[START PROVIDED ENTRIES]
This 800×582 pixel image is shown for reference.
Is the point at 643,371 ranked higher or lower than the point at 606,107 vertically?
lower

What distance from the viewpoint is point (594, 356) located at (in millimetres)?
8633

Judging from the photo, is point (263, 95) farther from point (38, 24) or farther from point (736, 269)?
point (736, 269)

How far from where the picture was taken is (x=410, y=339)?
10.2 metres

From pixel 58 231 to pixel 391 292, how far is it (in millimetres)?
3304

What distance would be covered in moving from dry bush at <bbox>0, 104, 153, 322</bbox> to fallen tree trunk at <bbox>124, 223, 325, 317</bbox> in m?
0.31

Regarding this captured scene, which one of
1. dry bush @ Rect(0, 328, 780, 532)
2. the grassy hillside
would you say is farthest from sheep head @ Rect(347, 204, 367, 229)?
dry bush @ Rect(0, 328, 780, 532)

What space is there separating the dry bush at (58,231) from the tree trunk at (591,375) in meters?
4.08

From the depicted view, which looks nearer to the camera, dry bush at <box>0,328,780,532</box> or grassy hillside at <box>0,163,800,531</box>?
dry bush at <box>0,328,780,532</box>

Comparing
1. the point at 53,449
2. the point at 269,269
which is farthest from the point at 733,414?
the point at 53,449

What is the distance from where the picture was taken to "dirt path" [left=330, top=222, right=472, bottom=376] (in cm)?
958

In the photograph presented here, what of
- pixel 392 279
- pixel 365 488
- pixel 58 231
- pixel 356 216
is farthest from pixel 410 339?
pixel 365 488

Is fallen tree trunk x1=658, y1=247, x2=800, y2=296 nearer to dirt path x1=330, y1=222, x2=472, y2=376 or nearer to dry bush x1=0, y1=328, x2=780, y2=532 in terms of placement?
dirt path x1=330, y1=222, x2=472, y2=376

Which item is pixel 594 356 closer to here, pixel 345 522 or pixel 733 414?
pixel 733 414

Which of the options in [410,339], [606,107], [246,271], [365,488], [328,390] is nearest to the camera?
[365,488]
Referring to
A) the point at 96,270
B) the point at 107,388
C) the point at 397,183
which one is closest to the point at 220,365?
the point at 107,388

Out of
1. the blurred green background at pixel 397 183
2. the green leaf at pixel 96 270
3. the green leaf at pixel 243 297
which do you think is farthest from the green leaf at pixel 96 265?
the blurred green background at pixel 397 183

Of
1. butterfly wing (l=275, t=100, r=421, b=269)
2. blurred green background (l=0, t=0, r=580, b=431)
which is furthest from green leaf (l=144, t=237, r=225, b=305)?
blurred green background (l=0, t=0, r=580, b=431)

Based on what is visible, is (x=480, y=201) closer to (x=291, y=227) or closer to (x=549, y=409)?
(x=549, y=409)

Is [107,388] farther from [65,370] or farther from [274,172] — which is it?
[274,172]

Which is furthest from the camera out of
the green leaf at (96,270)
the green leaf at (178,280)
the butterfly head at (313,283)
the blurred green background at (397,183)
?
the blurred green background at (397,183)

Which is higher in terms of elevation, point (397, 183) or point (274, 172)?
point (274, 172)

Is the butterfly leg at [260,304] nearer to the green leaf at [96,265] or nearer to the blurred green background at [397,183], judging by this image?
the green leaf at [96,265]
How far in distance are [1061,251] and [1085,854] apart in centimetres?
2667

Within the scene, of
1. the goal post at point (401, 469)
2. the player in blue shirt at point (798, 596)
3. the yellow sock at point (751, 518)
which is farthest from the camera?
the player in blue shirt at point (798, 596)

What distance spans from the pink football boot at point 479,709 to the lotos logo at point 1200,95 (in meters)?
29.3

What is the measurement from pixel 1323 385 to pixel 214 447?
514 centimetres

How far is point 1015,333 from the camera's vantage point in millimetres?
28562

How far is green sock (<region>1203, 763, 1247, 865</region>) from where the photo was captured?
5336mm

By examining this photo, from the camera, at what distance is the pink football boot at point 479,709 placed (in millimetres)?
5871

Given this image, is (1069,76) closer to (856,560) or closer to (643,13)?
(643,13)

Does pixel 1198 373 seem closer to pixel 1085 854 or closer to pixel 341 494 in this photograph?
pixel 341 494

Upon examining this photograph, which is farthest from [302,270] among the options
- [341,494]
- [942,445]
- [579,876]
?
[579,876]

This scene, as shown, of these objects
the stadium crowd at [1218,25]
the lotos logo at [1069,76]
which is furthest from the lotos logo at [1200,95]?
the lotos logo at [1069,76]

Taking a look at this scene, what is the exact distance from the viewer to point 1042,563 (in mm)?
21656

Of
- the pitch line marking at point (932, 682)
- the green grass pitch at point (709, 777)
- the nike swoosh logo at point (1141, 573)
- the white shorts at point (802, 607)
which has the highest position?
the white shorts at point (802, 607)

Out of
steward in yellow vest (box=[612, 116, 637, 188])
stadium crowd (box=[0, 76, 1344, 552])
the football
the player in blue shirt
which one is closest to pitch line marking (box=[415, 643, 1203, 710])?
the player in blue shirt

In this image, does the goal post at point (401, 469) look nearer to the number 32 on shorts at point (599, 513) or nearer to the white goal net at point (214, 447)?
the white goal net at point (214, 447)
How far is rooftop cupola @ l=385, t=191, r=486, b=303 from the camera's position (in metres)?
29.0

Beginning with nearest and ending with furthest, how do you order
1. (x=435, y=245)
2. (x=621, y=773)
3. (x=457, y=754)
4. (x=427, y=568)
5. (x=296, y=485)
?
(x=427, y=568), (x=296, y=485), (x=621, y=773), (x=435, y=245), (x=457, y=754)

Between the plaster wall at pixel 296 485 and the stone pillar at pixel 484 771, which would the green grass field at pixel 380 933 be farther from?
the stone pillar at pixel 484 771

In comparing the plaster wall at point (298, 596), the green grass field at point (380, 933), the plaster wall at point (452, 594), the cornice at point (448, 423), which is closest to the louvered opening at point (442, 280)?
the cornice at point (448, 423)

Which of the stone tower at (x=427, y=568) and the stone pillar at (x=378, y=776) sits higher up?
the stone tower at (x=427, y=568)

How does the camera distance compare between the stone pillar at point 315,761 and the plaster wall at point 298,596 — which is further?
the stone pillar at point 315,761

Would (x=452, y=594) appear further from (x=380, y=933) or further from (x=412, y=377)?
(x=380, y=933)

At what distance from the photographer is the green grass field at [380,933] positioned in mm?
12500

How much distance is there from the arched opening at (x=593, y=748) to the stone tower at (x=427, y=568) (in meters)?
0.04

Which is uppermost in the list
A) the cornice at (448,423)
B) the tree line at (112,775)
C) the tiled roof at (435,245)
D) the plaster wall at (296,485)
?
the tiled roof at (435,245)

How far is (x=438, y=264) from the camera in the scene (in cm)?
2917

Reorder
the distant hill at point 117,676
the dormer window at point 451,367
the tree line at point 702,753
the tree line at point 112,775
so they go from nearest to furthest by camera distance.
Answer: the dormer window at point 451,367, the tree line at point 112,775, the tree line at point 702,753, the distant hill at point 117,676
[END PROVIDED ENTRIES]
TASK TO COMPLETE
Put every one of the items above into a numbered list, one line per number, and leave out the blank lines.

FINISHED EXERCISE
1. This 800×582 pixel image is shown for reference.
2. Is the point at 643,371 ranked higher or lower than the point at 606,107 vertically?
3. lower
4. What distance from the viewpoint is point (594, 356) located at (in millimetres)?
5. 8633
6. Judging from the photo, is point (263, 95) farther from point (38, 24) or farther from point (736, 269)?
7. point (736, 269)
8. How far from where the picture was taken is (x=410, y=339)?
9. 10.2 metres
10. From pixel 58 231 to pixel 391 292, how far is it (in millimetres)?
11. 3304
12. What distance would be covered in moving from dry bush at <bbox>0, 104, 153, 322</bbox> to fallen tree trunk at <bbox>124, 223, 325, 317</bbox> in m?
13. 0.31
14. Regarding this captured scene, which one of
15. 1. dry bush @ Rect(0, 328, 780, 532)
16. 2. the grassy hillside
17. would you say is farthest from sheep head @ Rect(347, 204, 367, 229)?
18. dry bush @ Rect(0, 328, 780, 532)
19. What space is there separating the dry bush at (58,231) from the tree trunk at (591,375) in meters?
20. 4.08
21. From the depicted view, which looks nearer to the camera, dry bush at <box>0,328,780,532</box> or grassy hillside at <box>0,163,800,531</box>?
22. dry bush at <box>0,328,780,532</box>
23. Comparing
24. 1. the point at 53,449
25. 2. the point at 269,269
26. which is farthest from the point at 733,414?
27. the point at 53,449
28. What is the distance from where the picture was taken to "dirt path" [left=330, top=222, right=472, bottom=376] (in cm)?
29. 958
30. In the photograph presented here, what of
31. - pixel 392 279
32. - pixel 365 488
33. - pixel 58 231
34. - pixel 356 216
35. is farthest from pixel 410 339?
36. pixel 365 488
37. Is fallen tree trunk x1=658, y1=247, x2=800, y2=296 nearer to dirt path x1=330, y1=222, x2=472, y2=376 or nearer to dry bush x1=0, y1=328, x2=780, y2=532 in terms of placement?
38. dirt path x1=330, y1=222, x2=472, y2=376
39. Which item is pixel 594 356 closer to here, pixel 345 522 or pixel 733 414?
40. pixel 733 414
41. Which of the options in [410,339], [606,107], [246,271], [365,488], [328,390] is nearest to the camera?
42. [365,488]
43. Referring to
44. A) the point at 96,270
45. B) the point at 107,388
46. C) the point at 397,183
47. which one is closest to the point at 220,365?
48. the point at 107,388
49. Out of
50. 1. the blurred green background at pixel 397 183
51. 2. the green leaf at pixel 96 270
52. 3. the green leaf at pixel 243 297
53. which do you think is farthest from the green leaf at pixel 96 265?
54. the blurred green background at pixel 397 183
55. Of
56. 1. butterfly wing (l=275, t=100, r=421, b=269)
57. 2. blurred green background (l=0, t=0, r=580, b=431)
58. which is furthest from green leaf (l=144, t=237, r=225, b=305)?
59. blurred green background (l=0, t=0, r=580, b=431)
60. Based on what is visible, is (x=480, y=201) closer to (x=291, y=227) or closer to (x=549, y=409)?
61. (x=549, y=409)
62. Is [107,388] farther from [65,370] or farther from [274,172] — which is it?
63. [274,172]
64. Which is furthest from the camera out of
65. the green leaf at (96,270)
66. the green leaf at (178,280)
67. the butterfly head at (313,283)
68. the blurred green background at (397,183)
69. ?
70. the blurred green background at (397,183)
71. Which is higher in terms of elevation, point (397, 183) or point (274, 172)?
72. point (274, 172)
73. Is the butterfly leg at [260,304] nearer to the green leaf at [96,265] or nearer to the blurred green background at [397,183], judging by this image?
74. the green leaf at [96,265]
75. How far in distance are [1061,251] and [1085,854] apart in centimetres?
76. 2667
77. Within the scene, of
78. 1. the goal post at point (401, 469)
79. 2. the player in blue shirt at point (798, 596)
80. 3. the yellow sock at point (751, 518)
81. which is farthest from the camera?
82. the player in blue shirt at point (798, 596)
83. What distance spans from the pink football boot at point 479,709 to the lotos logo at point 1200,95 (in meters)?
84. 29.3
85. What is the measurement from pixel 1323 385 to pixel 214 447?
86. 514 centimetres
87. How far is point 1015,333 from the camera's vantage point in millimetres?
88. 28562
89. How far is green sock (<region>1203, 763, 1247, 865</region>) from where the photo was captured?
90. 5336mm
91. By examining this photo, from the camera, at what distance is the pink football boot at point 479,709 placed (in millimetres)?
92. 5871
93. Given this image, is (1069,76) closer to (856,560) or closer to (643,13)?
94. (643,13)
95. Does pixel 1198 373 seem closer to pixel 1085 854 or closer to pixel 341 494 in this photograph?
96. pixel 341 494
97. Upon examining this photograph, which is farthest from [302,270] among the options
98. - [341,494]
99. - [942,445]
100. - [579,876]
101. ?
102. [579,876]
103. This scene, as shown, of these objects
104. the stadium crowd at [1218,25]
105. the lotos logo at [1069,76]
106. which is furthest from the lotos logo at [1200,95]?
107. the lotos logo at [1069,76]
108. Taking a look at this scene, what is the exact distance from the viewer to point 1042,563 (in mm)?
109. 21656
110. Of
111. - the pitch line marking at point (932, 682)
112. - the green grass pitch at point (709, 777)
113. - the nike swoosh logo at point (1141, 573)
114. - the white shorts at point (802, 607)
115. which has the highest position?
116. the white shorts at point (802, 607)
117. Out of
118. steward in yellow vest (box=[612, 116, 637, 188])
119. stadium crowd (box=[0, 76, 1344, 552])
120. the football
121. the player in blue shirt
122. which one is closest to pitch line marking (box=[415, 643, 1203, 710])?
123. the player in blue shirt
124. In this image, does the goal post at point (401, 469) look nearer to the number 32 on shorts at point (599, 513) or nearer to the white goal net at point (214, 447)?
125. the white goal net at point (214, 447)
126. How far is rooftop cupola @ l=385, t=191, r=486, b=303 from the camera's position (in metres)?
127. 29.0
128. Beginning with nearest and ending with furthest, how do you order
129. 1. (x=435, y=245)
130. 2. (x=621, y=773)
131. 3. (x=457, y=754)
132. 4. (x=427, y=568)
133. 5. (x=296, y=485)
134. ?
135. (x=427, y=568), (x=296, y=485), (x=621, y=773), (x=435, y=245), (x=457, y=754)
136. Between the plaster wall at pixel 296 485 and the stone pillar at pixel 484 771, which would the green grass field at pixel 380 933 be farther from?
137. the stone pillar at pixel 484 771
138. In comparing the plaster wall at point (298, 596), the green grass field at point (380, 933), the plaster wall at point (452, 594), the cornice at point (448, 423), which is closest to the louvered opening at point (442, 280)?
139. the cornice at point (448, 423)
140. Which of the stone tower at (x=427, y=568) and the stone pillar at (x=378, y=776) sits higher up?
141. the stone tower at (x=427, y=568)
142. How does the camera distance compare between the stone pillar at point 315,761 and the plaster wall at point 298,596 — which is further?
143. the stone pillar at point 315,761
144. Would (x=452, y=594) appear further from (x=380, y=933) or further from (x=412, y=377)?
145. (x=380, y=933)
146. At what distance from the photographer is the green grass field at [380,933] positioned in mm?
147. 12500
148. How much distance is there from the arched opening at (x=593, y=748) to the stone tower at (x=427, y=568) (in meters)?
149. 0.04
150. Which is uppermost in the list
151. A) the cornice at (448,423)
152. B) the tree line at (112,775)
153. C) the tiled roof at (435,245)
154. D) the plaster wall at (296,485)
155. ?
156. the tiled roof at (435,245)
157. How far is (x=438, y=264) from the camera in the scene (in cm)?
158. 2917
159. Reorder
160. the distant hill at point 117,676
161. the dormer window at point 451,367
162. the tree line at point 702,753
163. the tree line at point 112,775
164. so they go from nearest to furthest by camera distance.
165. Answer: the dormer window at point 451,367, the tree line at point 112,775, the tree line at point 702,753, the distant hill at point 117,676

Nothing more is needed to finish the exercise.